* _Dataset records_:
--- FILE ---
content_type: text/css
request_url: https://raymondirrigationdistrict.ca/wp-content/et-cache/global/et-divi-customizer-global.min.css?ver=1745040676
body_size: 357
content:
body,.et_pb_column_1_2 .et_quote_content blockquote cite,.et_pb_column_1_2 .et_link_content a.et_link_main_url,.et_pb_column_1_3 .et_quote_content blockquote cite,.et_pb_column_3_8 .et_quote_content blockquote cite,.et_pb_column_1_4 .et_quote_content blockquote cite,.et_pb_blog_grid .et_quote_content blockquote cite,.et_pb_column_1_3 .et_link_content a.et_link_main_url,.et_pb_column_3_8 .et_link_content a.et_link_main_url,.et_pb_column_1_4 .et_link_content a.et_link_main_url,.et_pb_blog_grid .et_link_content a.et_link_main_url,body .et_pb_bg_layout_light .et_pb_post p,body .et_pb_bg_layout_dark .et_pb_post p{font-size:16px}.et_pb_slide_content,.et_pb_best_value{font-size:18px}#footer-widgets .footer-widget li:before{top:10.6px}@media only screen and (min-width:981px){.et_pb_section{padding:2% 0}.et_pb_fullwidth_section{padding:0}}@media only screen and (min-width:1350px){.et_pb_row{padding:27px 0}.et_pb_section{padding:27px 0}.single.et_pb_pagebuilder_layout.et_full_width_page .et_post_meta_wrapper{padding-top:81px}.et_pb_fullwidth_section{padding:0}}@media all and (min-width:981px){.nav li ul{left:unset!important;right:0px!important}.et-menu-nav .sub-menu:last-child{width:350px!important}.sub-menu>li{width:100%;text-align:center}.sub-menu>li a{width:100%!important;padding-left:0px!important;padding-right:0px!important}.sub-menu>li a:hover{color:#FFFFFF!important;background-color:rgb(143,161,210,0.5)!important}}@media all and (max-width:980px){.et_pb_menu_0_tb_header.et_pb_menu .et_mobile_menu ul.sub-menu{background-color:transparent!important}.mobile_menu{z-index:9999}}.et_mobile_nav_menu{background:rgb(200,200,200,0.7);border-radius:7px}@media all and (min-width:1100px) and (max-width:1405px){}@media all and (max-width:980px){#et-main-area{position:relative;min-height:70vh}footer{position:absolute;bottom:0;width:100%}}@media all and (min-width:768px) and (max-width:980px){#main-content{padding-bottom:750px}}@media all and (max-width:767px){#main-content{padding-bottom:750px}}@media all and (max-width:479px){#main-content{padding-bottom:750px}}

...

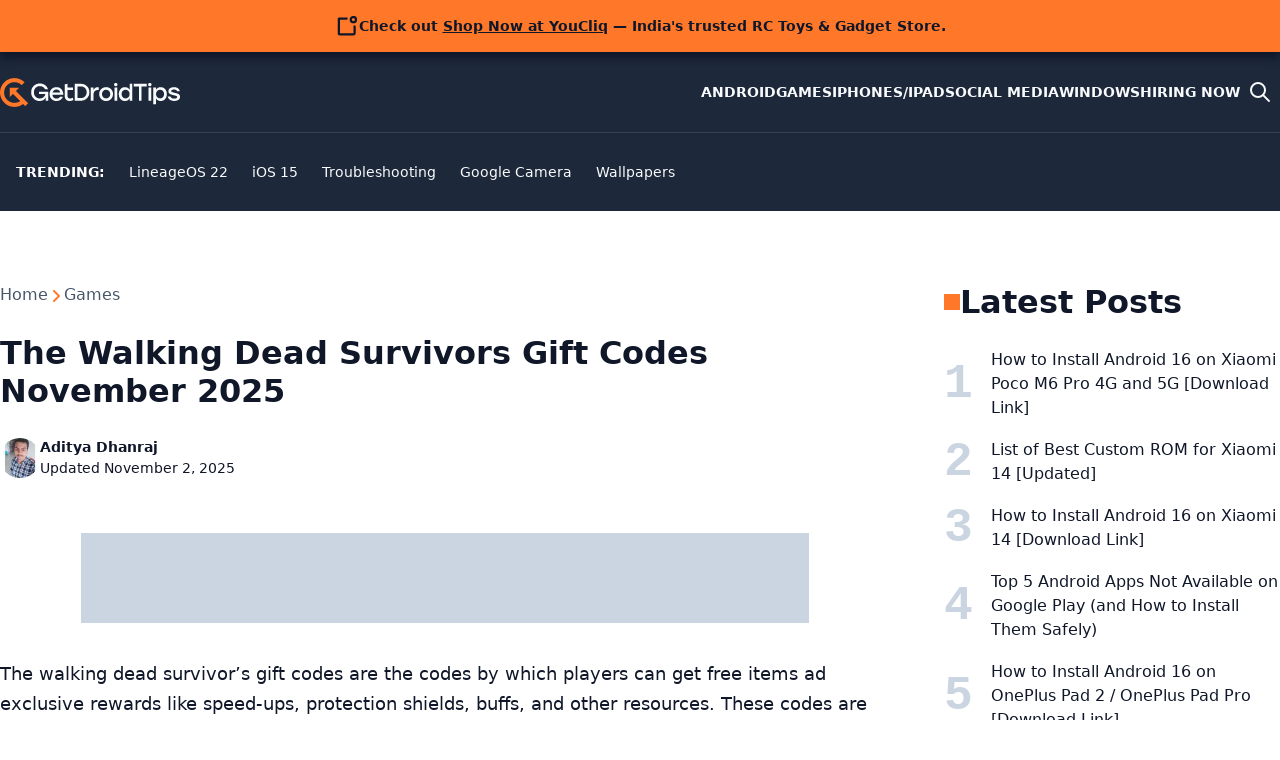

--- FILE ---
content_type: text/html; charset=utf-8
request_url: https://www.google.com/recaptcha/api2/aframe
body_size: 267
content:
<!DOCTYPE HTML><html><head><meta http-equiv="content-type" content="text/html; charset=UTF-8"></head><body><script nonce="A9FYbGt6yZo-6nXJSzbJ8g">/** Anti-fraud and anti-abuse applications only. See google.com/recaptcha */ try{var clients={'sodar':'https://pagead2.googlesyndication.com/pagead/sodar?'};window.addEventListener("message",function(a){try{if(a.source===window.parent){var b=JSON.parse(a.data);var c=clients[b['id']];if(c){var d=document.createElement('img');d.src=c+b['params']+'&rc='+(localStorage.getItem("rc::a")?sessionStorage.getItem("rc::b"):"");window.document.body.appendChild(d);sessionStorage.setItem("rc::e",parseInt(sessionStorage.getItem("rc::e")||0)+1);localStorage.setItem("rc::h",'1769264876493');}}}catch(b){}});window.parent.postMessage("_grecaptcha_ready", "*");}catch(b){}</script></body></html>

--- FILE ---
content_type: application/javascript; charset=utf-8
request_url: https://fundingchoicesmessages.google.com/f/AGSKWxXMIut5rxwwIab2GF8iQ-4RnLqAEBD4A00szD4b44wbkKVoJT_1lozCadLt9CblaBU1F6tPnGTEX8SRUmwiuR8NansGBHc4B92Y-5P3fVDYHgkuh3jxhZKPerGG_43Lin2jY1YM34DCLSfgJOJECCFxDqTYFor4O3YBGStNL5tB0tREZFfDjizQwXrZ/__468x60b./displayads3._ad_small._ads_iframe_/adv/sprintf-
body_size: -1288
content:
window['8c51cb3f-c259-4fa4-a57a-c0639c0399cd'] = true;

* _Work instruction_: Please go through the entries and show every line with the word "recaptcha".

* _Answer to the exercise_:
request_url: https://www.google.com/recaptcha/api2/aframe
<!DOCTYPE HTML><html><head><meta http-equiv="content-type" content="text/html; charset=UTF-8"></head><body><script nonce="A9FYbGt6yZo-6nXJSzbJ8g">/** Anti-fraud and anti-abuse applications only. See google.com/recaptcha */ try{var clients={'sodar':'https://pagead2.googlesyndication.com/pagead/sodar?'};window.addEventListener("message",function(a){try{if(a.source===window.parent){var b=JSON.parse(a.data);var c=clients[b['id']];if(c){var d=document.createElement('img');d.src=c+b['params']+'&rc='+(localStorage.getItem("rc::a")?sessionStorage.getItem("rc::b"):"");window.document.body.appendChild(d);sessionStorage.setItem("rc::e",parseInt(sessionStorage.getItem("rc::e")||0)+1);localStorage.setItem("rc::h",'1769264876493');}}}catch(b){}});window.parent.postMessage("_grecaptcha_ready", "*");}catch(b){}</script></body></html>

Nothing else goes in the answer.